- [WHAT YOU NEED TO DO]: Please give the data again in full, exactly as it reads.

============

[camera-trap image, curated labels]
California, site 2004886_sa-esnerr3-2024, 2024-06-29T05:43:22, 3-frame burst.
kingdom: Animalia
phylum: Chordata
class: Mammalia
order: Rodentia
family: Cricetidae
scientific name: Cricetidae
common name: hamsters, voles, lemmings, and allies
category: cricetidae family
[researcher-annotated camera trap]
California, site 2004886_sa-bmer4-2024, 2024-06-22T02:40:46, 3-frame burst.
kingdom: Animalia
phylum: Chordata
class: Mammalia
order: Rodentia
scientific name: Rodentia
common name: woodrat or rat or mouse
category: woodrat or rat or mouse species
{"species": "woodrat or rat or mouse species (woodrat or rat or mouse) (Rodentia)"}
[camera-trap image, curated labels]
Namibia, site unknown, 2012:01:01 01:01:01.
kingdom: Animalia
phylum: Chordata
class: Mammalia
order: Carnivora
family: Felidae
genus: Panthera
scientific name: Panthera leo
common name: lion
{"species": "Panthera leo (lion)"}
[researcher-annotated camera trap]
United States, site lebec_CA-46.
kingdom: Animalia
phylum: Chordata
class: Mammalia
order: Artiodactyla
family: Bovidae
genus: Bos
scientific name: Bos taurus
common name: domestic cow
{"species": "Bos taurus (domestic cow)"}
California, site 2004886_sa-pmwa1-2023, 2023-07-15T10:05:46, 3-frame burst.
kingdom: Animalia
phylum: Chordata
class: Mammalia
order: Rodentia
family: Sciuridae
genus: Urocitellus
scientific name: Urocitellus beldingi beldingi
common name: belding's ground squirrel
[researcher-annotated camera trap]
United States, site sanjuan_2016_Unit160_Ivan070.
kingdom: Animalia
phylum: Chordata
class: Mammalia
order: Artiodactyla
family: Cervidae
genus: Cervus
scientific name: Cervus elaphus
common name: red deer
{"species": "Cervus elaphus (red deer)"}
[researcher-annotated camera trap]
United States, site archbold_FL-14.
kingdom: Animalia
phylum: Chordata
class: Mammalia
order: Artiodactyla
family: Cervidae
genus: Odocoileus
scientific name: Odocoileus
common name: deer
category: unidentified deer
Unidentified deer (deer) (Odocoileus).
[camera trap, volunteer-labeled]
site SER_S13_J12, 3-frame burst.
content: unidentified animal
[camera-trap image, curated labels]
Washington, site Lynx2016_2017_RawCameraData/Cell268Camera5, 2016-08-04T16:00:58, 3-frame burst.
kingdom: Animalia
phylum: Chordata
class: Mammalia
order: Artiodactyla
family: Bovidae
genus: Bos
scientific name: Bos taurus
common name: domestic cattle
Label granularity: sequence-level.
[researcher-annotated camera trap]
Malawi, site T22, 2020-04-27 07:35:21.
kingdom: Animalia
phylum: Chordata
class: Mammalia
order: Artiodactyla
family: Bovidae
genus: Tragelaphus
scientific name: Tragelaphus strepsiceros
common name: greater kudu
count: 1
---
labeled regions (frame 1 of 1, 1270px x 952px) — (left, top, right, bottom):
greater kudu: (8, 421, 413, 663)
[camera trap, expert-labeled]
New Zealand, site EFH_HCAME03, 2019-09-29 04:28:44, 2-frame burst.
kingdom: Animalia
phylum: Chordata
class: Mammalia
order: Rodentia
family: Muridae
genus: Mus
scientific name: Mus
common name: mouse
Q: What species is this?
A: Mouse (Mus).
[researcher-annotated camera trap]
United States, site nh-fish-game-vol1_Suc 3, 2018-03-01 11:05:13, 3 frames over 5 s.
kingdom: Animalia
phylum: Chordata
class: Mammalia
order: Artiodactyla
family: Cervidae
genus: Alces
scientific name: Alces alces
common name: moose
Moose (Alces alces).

============

- [ANSWER FOR THIS EXERCISE]:
[camera-trap image, curated labels]
California, site 2004886_sa-esnerr3-2024, 2024-06-29T05:43:22, 3-frame burst.
kingdom: Animalia
phylum: Chordata
class: Mammalia
order: Rodentia
family: Cricetidae
scientific name: Cricetidae
common name: hamsters, voles, lemmings, and allies
category: cricetidae family
[researcher-annotated camera trap]
California, site 2004886_sa-bmer4-2024, 2024-06-22T02:40:46, 3-frame burst.
kingdom: Animalia
phylum: Chordata
class: Mammalia
order: Rodentia
scientific name: Rodentia
common name: woodrat or rat or mouse
category: woodrat or rat or mouse species
{"species": "woodrat or rat or mouse species (woodrat or rat or mouse) (Rodentia)"}
[camera-trap image, curated labels]
Namibia, site unknown, 2012:01:01 01:01:01.
kingdom: Animalia
phylum: Chordata
class: Mammalia
order: Carnivora
family: Felidae
genus: Panthera
scientific name: Panthera leo
common name: lion
{"species": "Panthera leo (lion)"}
[researcher-annotated camera trap]
United States, site lebec_CA-46.
kingdom: Animalia
phylum: Chordata
class: Mammalia
order: Artiodactyla
family: Bovidae
genus: Bos
scientific name: Bos taurus
common name: domestic cow
{"species": "Bos taurus (domestic cow)"}
California, site 2004886_sa-pmwa1-2023, 2023-07-15T10:05:46, 3-frame burst.
kingdom: Animalia
phylum: Chordata
class: Mammalia
order: Rodentia
family: Sciuridae
genus: Urocitellus
scientific name: Urocitellus beldingi beldingi
common name: belding's ground squirrel
[researcher-annotated camera trap]
United States, site sanjuan_2016_Unit160_Ivan070.
kingdom: Animalia
phylum: Chordata
class: Mammalia
order: Artiodactyla
family: Cervidae
genus: Cervus
scientific name: Cervus elaphus
common name: red deer
{"species": "Cervus elaphus (red deer)"}
[researcher-annotated camera trap]
United States, site archbold_FL-14.
kingdom: Animalia
phylum: Chordata
class: Mammalia
order: Artiodactyla
family: Cervidae
genus: Odocoileus
scientific name: Odocoileus
common name: deer
category: unidentified deer
Unidentified deer (deer) (Odocoileus).
[camera trap, volunteer-labeled]
site SER_S13_J12, 3-frame burst.
content: unidentified animal
[camera-trap image, curated labels]
Washington, site Lynx2016_2017_RawCameraData/Cell268Camera5, 2016-08-04T16:00:58, 3-frame burst.
kingdom: Animalia
phylum: Chordata
class: Mammalia
order: Artiodactyla
family: Bovidae
genus: Bos
scientific name: Bos taurus
common name: domestic cattle
Label granularity: sequence-level.
[researcher-annotated camera trap]
Malawi, site T22, 2020-04-27 07:35:21.
kingdom: Animalia
phylum: Chordata
class: Mammalia
order: Artiodactyla
family: Bovidae
genus: Tragelaphus
scientific name: Tragelaphus strepsiceros
common name: greater kudu
count: 1
---
labeled regions (frame 1 of 1, 1270px x 952px) — (left, top, right, bottom):
greater kudu: (8, 421, 413, 663)
[camera trap, expert-labeled]
New Zealand, site EFH_HCAME03, 2019-09-29 04:28:44, 2-frame burst.
kingdom: Animalia
phylum: Chordata
class: Mammalia
order: Rodentia
family: Muridae
genus: Mus
scientific name: Mus
common name: mouse
Q: What species is this?
A: Mouse (Mus).
[researcher-annotated camera trap]
United States, site nh-fish-game-vol1_Suc 3, 2018-03-01 11:05:13, 3 frames over 5 s.
kingdom: Animalia
phylum: Chordata
class: Mammalia
order: Artiodactyla
family: Cervidae
genus: Alces
scientific name: Alces alces
common name: moose
Moose (Alces alces).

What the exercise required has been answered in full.